◆ **Records from a spatial question set**:
* start *

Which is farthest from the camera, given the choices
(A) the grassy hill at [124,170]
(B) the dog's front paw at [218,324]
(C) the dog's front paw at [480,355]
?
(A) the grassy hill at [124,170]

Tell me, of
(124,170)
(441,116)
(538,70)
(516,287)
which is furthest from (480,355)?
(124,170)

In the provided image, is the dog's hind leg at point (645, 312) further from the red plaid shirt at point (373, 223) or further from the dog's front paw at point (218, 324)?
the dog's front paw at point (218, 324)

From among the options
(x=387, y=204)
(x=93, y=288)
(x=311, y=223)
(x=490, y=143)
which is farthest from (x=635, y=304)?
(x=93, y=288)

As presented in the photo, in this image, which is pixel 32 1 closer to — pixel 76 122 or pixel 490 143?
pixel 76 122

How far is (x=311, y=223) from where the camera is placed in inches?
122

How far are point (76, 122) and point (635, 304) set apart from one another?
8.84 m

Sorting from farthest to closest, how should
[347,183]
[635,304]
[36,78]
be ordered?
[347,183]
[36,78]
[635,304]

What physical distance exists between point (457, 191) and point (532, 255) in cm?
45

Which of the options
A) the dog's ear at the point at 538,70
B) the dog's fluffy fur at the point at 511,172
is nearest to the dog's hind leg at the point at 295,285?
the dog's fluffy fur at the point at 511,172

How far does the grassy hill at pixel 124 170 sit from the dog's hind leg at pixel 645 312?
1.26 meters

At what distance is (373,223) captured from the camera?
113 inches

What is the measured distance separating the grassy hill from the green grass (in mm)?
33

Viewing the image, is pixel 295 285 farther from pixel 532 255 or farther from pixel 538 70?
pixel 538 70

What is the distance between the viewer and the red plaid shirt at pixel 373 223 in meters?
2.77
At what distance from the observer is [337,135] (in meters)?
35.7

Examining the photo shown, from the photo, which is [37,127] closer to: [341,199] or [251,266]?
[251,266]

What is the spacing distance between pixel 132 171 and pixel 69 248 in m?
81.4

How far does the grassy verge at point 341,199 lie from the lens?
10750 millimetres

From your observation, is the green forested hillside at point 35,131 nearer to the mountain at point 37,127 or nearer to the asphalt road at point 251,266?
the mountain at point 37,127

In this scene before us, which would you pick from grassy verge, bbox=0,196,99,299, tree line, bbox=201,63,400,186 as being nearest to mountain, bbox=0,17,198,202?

* end *

◆ **AIM**:
List every line in the data above that contains the word "shirt", copying each one in full.

◆ **RESPONSE**:
In the provided image, is the dog's hind leg at point (645, 312) further from the red plaid shirt at point (373, 223) or further from the dog's front paw at point (218, 324)?
What is the distance between the viewer and the red plaid shirt at pixel 373 223 in meters?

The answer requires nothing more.